**What needs to be done**
Please repeat the entries below exactly as written, leaving out any images.

**Task data**
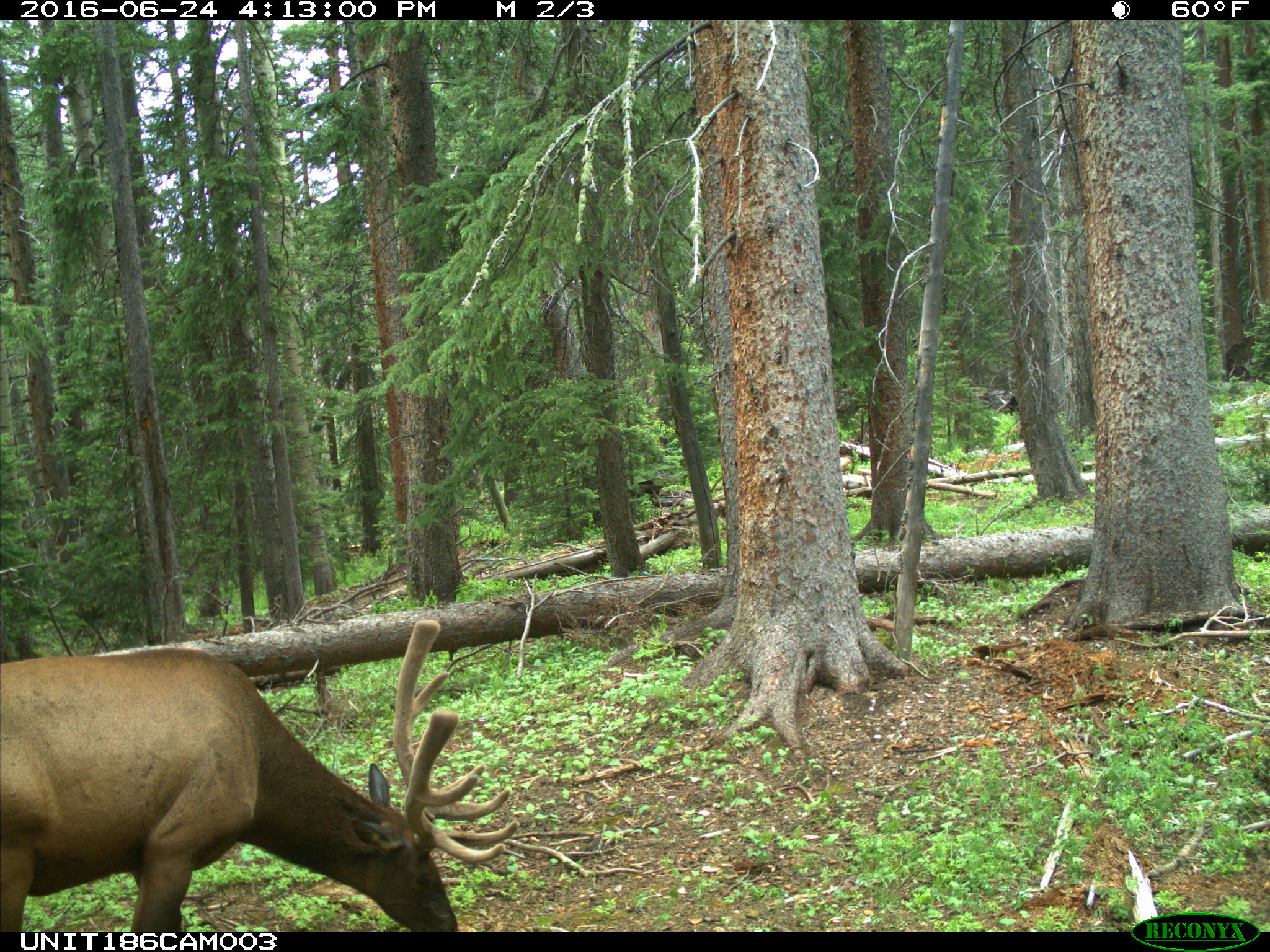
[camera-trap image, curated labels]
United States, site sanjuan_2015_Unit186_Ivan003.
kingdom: Animalia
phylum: Chordata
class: Mammalia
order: Artiodactyla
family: Cervidae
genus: Cervus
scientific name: Cervus elaphus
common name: red deer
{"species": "Cervus elaphus (red deer)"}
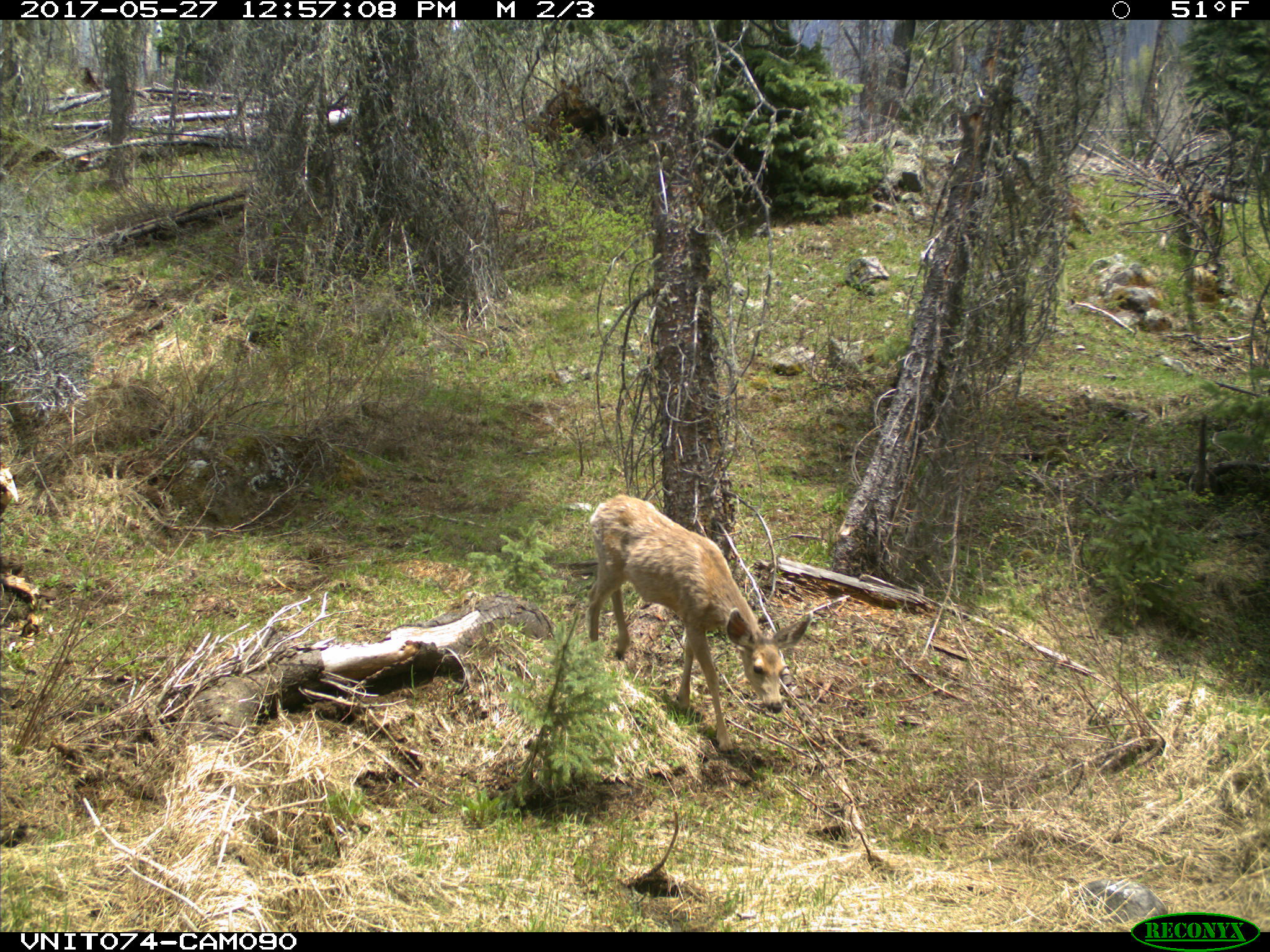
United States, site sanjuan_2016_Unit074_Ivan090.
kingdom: Animalia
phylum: Chordata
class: Mammalia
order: Artiodactyla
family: Cervidae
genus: Odocoileus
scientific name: Odocoileus hemionus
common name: mule deer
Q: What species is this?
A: Odocoileus hemionus (mule deer).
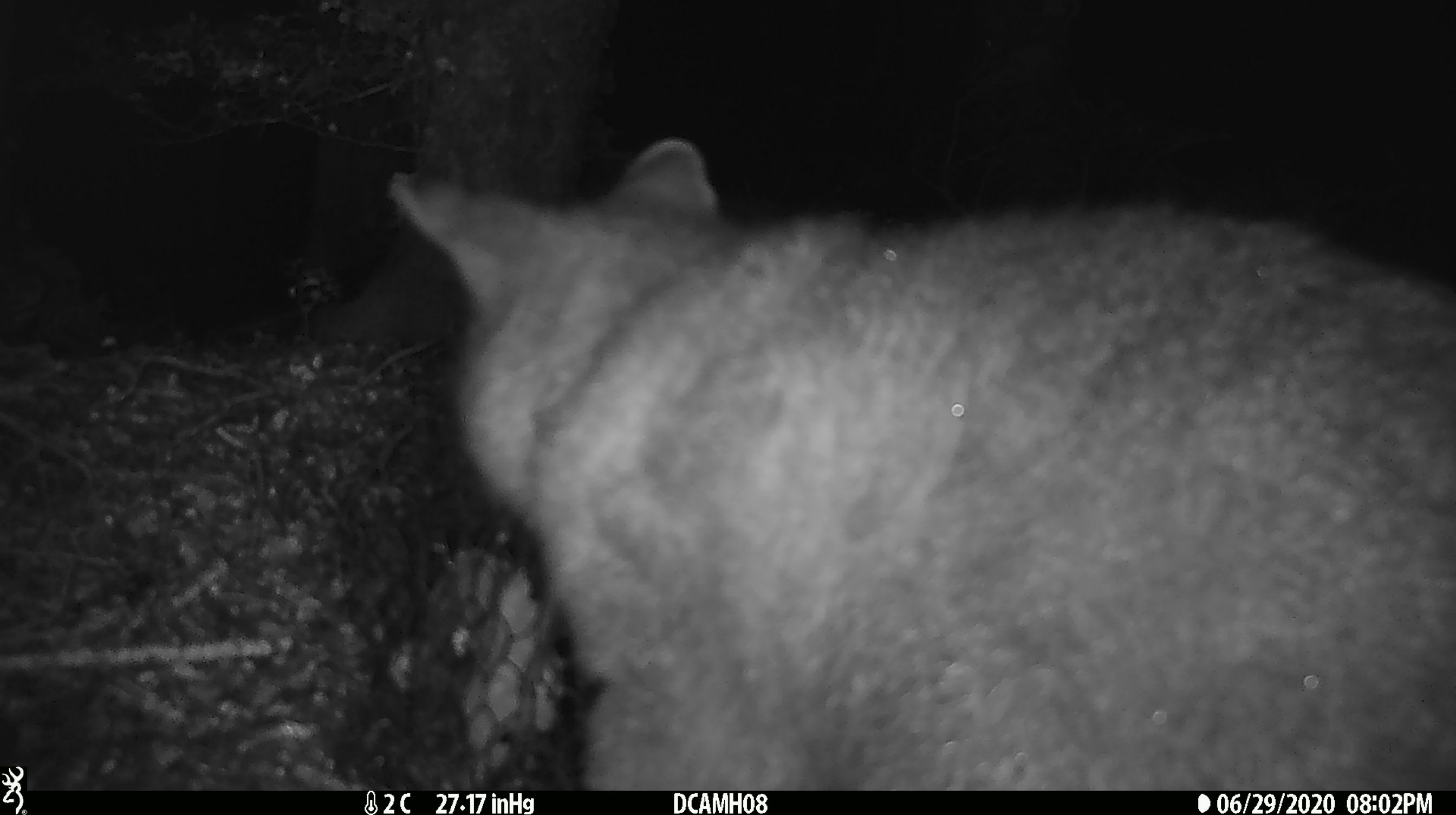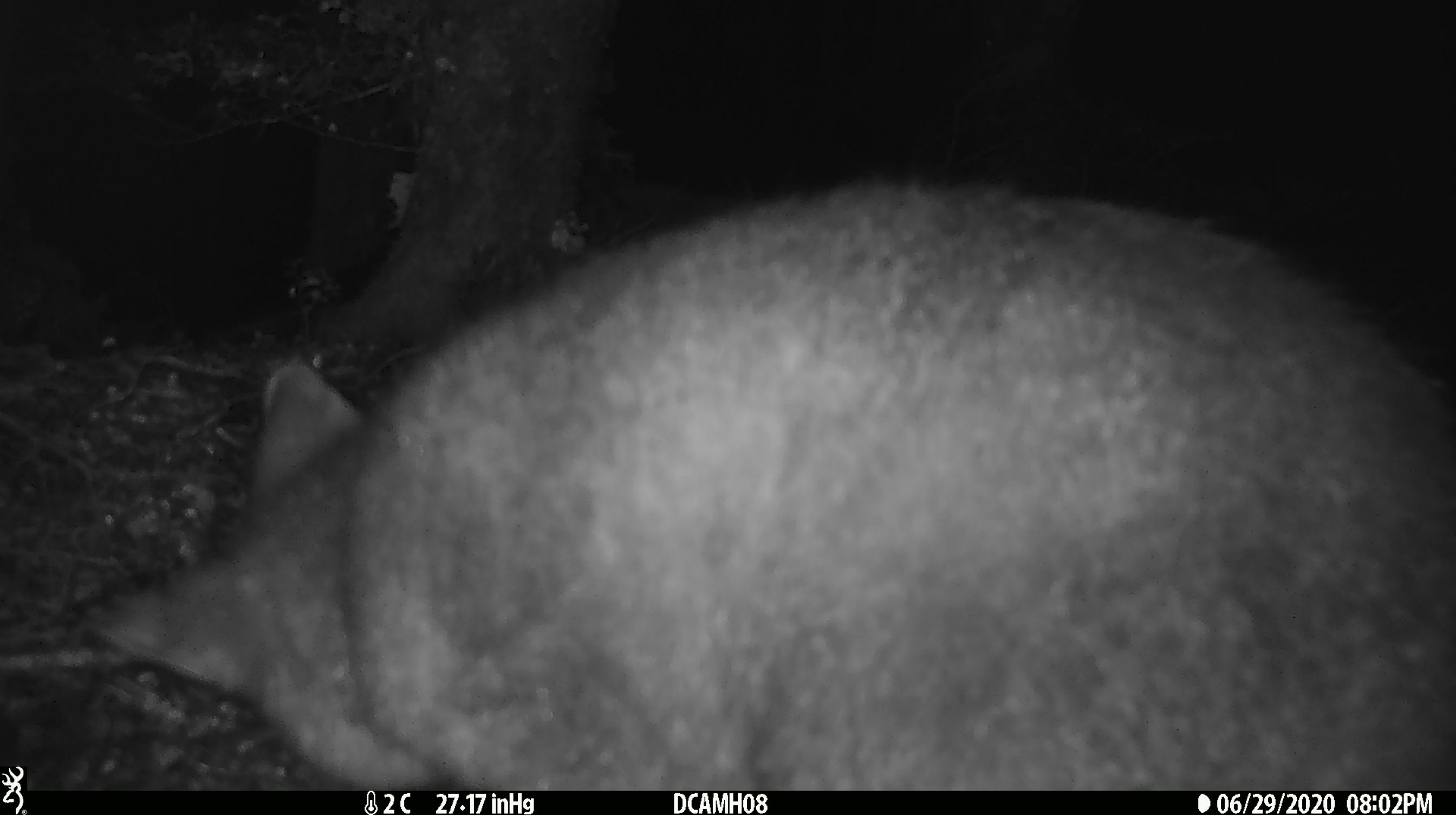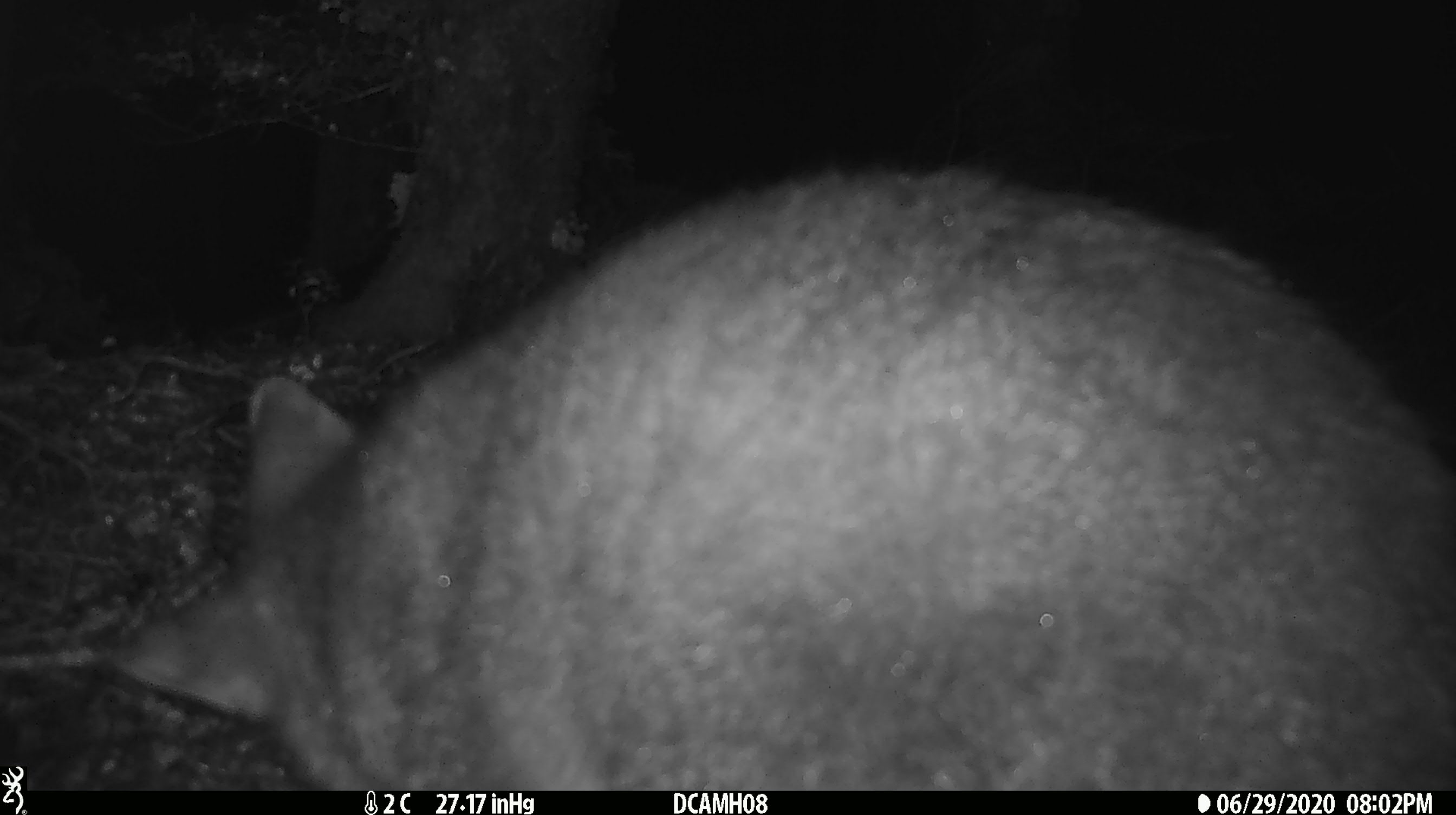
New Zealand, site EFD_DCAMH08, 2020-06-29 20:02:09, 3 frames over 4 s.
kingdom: Animalia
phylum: Chordata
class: Mammalia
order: Diprotodontia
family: Phalangeridae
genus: Trichosurus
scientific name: Trichosurus vulpecula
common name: common brushtail possum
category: possum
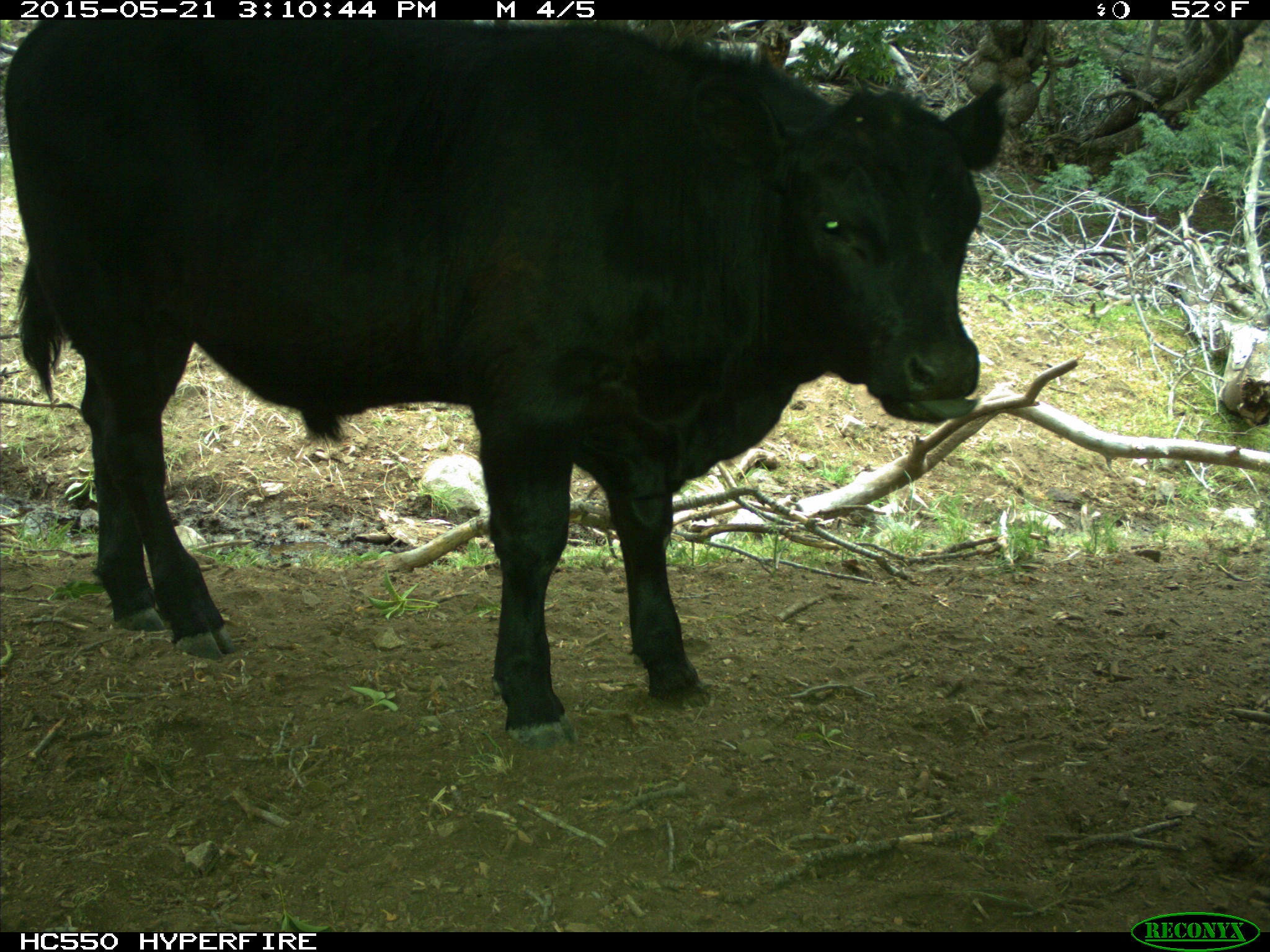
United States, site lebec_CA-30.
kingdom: Animalia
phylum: Chordata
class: Mammalia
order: Artiodactyla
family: Bovidae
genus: Bos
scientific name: Bos taurus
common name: domestic cow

**Task response**
[camera-trap image, curated labels]
United States, site sanjuan_2015_Unit186_Ivan003.
kingdom: Animalia
phylum: Chordata
class: Mammalia
order: Artiodactyla
family: Cervidae
genus: Cervus
scientific name: Cervus elaphus
common name: red deer
{"species": "Cervus elaphus (red deer)"}
United States, site sanjuan_2016_Unit074_Ivan090.
kingdom: Animalia
phylum: Chordata
class: Mammalia
order: Artiodactyla
family: Cervidae
genus: Odocoileus
scientific name: Odocoileus hemionus
common name: mule deer
Q: What species is this?
A: Odocoileus hemionus (mule deer).
New Zealand, site EFD_DCAMH08, 2020-06-29 20:02:09, 3 frames over 4 s.
kingdom: Animalia
phylum: Chordata
class: Mammalia
order: Diprotodontia
family: Phalangeridae
genus: Trichosurus
scientific name: Trichosurus vulpecula
common name: common brushtail possum
category: possum
United States, site lebec_CA-30.
kingdom: Animalia
phylum: Chordata
class: Mammalia
order: Artiodactyla
family: Bovidae
genus: Bos
scientific name: Bos taurus
common name: domestic cow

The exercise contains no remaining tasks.